[BEGIN Passage provided]

I have returned to that evening many times in my life as
useful experience for understanding and as metaphor. In essence, two people in many ways very similar, responded
to a mildly annoying and somewhat dangerous situation in hugely different ways.
We were on a pair of lakes connected by a narrow cypress
lined natural canal about 1/2 a mile long. As we finished setting our nets in
the far lake the light was fading.
I knew that it would be dark before we could reach the boat landing on
the other side of the larger lake.
Knowing this was not great woods-craft; it was frankly obvious.
As we entered the connecting canal the light was nearly gone. Bits of yellow from the setting sun
speckled the tops of the tall cypress and the deep shadows seemed to have a
tangible thickness as they spread to fill every space. By the time we entered the larger lake
it was dark. The boat landing was almost
directly across the lake’s fullest dimension, about 2 miles.
We had made this trip several times before; setting our nets
in the afternoon, collecting the fish the next day for species counts, weights
and other data. Bits of tree shape
on the far horizons guided us to and fro.
In the dark, the moonless dark, there were no shapes; there was only the
black cold water meeting the gunwales of the boat – and the new “shape” of the
situation, the dark irrationality of my companion.
The boat was aluminum, 12 feet long, a flat bottom lake boat
with a good-sized outboard motor. There were in the boat two gas cans for the
motor, a pair of oars, some work related gear in buckets and an electrical
generator with a set of very bright work lights. There was also one person excited by the adventure of
finding the way in the darkness and the other person gone mad with terror.
The boat was a thousand times smaller than the distance we
had to travel; yet, my companion wanted to be in the front to be closer to the
landing. He also wanted to steer
the boat, which was done from the back.
He wanted the generator running and the work-lights on, blinding us to
all but the black water immediately ahead of us. But, all in all, he wanted to
be on solid ground in the truck at the landing on the other side of the lake; and
it became incomprehensible to him that he was not there.
It was immediately clear to me that he was going to kill us
by capsizing the boat, or at the least, drive the boat in well-lighted circles
until we ran out of gas. Plus, he
was very very unpleasant to be with.
I considered, half-seriously as he shoved his way around the boat,
smashing him in the head with an oar, but he might fall over the gunwales and
sink us; or fall out and, revived by the water, try to get back in before I
could get away. Also, I couldn’t
think of any way to explain leaving him dead in the water with an oar blade
hole in his head. It was clear in
a flash that if I was to save myself either from death in the cold cold water
or, at least, a cold miserable night on the lake, I would have to save the both
of us.
(I had never been considered to be very “good with
people.” The perceptive reader
might have guessed that given that my first thought was hitting my companion in
the head and throwing him overboard. I had even then, at my tender age, found most people
tedious and more admirable as a species than individually.)
Failing the option of violence, I had to find a way into my
companion’s addled psyche, and quickly.
I had a good idea of how to get safely across the darkness to the boat
landing – woodsy stuff like
breeze, smells, stars – but only if the boat was not scuttled and if I could
get my companion to steer in the right straight line.

[END Passage provided]
[BEGIN Given data]

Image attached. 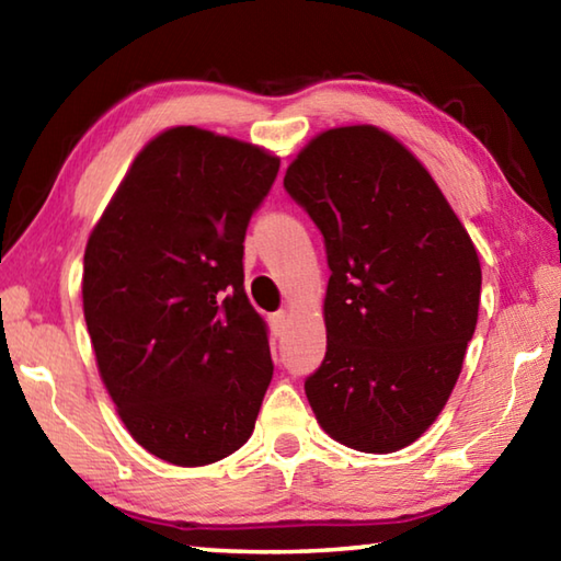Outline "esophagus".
Returning a JSON list of instances; mask_svg holds the SVG:
<instances>
[{"label": "esophagus", "mask_w": 561, "mask_h": 561, "mask_svg": "<svg viewBox=\"0 0 561 561\" xmlns=\"http://www.w3.org/2000/svg\"><path fill=\"white\" fill-rule=\"evenodd\" d=\"M272 331H274V336H282L284 331H287V327H289V314L287 311H277V314H272Z\"/></svg>", "instance_id": "34e87169"}]
</instances>
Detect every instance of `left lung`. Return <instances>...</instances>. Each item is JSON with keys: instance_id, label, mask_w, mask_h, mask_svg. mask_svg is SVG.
Listing matches in <instances>:
<instances>
[{"instance_id": "8db88e82", "label": "left lung", "mask_w": 561, "mask_h": 561, "mask_svg": "<svg viewBox=\"0 0 561 561\" xmlns=\"http://www.w3.org/2000/svg\"><path fill=\"white\" fill-rule=\"evenodd\" d=\"M284 187L324 237L327 356L304 381L331 438L396 453L458 381L480 307L470 234L411 150L376 126L319 133Z\"/></svg>"}]
</instances>
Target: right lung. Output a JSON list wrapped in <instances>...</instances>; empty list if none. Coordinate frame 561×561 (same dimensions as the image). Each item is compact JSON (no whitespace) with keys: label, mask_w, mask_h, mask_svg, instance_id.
Wrapping results in <instances>:
<instances>
[{"label":"right lung","mask_w":561,"mask_h":561,"mask_svg":"<svg viewBox=\"0 0 561 561\" xmlns=\"http://www.w3.org/2000/svg\"><path fill=\"white\" fill-rule=\"evenodd\" d=\"M279 173L252 144L178 126L140 150L83 254V317L121 421L197 468L242 448L272 381L244 234Z\"/></svg>","instance_id":"1"}]
</instances>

[END Given data]

§ **What is asked**:
**1)** Answer these from the account of the night boat crossing:
(a) How long was the canal connecting the two lakes?
(b) What was the boat made of, and how long was it?
(c) About how far was the boat landing across the larger lake?
**2)** Repeat the part of the account of the night boat crossing starting at "I knew that" and ending at "was frankly obvious.".
**3)** From the account of the night boat crossing, list the cues the narrator names for finding the way across the dark lake to the landing.

§ **Responses**:
**1)**
(a) About 1/2 a mile long.
(b) Aluminum; 12 feet long.
(c) About 2 miles.

**2)**
I knew that it would be dark before we could reach the boat landing on
the other side of the larger lake.
Knowing this was not great woods-craft; it was frankly obvious.

**3)**
Breeze
Smells
Stars